When coupled with the voter ID element of the Elections Act, which has been criticised as a “blatant attempt of voter suppression” by Labour, the Tories have been accused of trying to rig future ballots in their favour.
Posner said they could counter this criticism by making a clear commitment that the act will be “implemented in a fair and balanced way”.
He added that he hoped the new government would "get hold of the reins and make sure that is the case”.
Posner said he would also like to see political parties taking more responsibility when they are found to have broken electoral law, especially around campaign financing.
“There is something of a tendency when the rules are broken for those in politics to describe them as technical breaches, or not significant breaches, as if they don't matter,” he explained.
"I think it's fantastic we have a culture of compliance, but there is this culture of trying to play it down and say ‘well, it didn't matter, it wouldn't have made a difference to voters’.
“But mostly it does matter, and it would have made a difference, so I would like to see UK political campaigning a bit more open to accepting that breaches do matter.”
Although Posner has retired from the commission, he is not done with electoral rules, and is joining law firm Bates Wells as a consultant to help their clients navigate the sometimes complex legislation around campaigning.
He accepts the Electoral Commission hasn’t got everything right, but suggested he did not mind if it lost some court cases as it was a sign of a “healthy democracy”.
“There are some countries in the world where the regulators go to the courts, and the courts are also rather questionable, and every single time the state wins. Well, that's not democracy,” Posner said.
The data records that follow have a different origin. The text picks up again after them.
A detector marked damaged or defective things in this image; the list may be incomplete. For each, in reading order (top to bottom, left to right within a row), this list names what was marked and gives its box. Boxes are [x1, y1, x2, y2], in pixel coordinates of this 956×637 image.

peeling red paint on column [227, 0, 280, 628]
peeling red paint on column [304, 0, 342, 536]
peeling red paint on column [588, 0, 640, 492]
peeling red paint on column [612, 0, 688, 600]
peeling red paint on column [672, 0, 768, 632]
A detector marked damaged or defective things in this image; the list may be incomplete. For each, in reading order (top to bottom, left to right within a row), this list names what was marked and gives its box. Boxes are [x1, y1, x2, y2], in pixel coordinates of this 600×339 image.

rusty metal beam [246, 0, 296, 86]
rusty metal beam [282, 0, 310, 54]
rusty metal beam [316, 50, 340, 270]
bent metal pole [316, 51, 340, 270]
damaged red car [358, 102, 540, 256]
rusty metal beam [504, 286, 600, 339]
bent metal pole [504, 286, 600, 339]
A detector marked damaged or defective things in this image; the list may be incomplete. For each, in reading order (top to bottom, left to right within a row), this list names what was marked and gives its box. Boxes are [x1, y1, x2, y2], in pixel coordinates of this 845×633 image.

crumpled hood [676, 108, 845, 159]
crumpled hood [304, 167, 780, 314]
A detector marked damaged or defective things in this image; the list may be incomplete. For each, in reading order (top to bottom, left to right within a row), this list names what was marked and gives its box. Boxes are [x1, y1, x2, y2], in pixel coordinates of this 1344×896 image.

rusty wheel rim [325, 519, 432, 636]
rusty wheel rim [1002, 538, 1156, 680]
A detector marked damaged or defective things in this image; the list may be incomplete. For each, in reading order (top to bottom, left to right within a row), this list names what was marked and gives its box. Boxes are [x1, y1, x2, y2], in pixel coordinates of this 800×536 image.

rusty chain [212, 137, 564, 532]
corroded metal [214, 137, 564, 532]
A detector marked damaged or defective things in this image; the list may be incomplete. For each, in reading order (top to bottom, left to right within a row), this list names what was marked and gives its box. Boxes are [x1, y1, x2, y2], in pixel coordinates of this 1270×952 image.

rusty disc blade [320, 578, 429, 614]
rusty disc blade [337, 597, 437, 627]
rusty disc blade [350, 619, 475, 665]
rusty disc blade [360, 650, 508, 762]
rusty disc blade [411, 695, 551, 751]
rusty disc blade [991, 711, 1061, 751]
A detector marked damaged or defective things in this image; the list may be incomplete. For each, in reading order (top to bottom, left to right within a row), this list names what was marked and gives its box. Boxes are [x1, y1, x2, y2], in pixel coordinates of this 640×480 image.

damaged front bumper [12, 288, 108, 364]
“You don't want the regulator to lose too many times in the court, but a healthy democracy means they don't always get it right.”
Following the EU referendum in 2016, there were a number of high-profile cases involving the commission as they sought to prosecute some pro-leave campaigners over alleged financial impropriety, leading to calls the body was politicised and should be abolished – including by then-Conservative Party chair Amanda Milling.
In 2020 she accused the organisation of a "lack of accountability" and of operating by an "unclear rulebook”, adding that if it failed to change “then the only option would be to abolish it”.
Posner said “that would be a very sad day for UK democracy if it ever did happen”, and hoped the new government would abandon such rhetoric in favour of reform.
“I think the abolition debate is not on the table anymore, and quite rightly so,” he said.
"The debate should be about making sure that regulators are enabled and have the tools and the powers to do their job and do it properly. So that's what one would hope going forward.”
The Department for Levelling Up, which is responsible for the Elections Act, has been contacted for comment.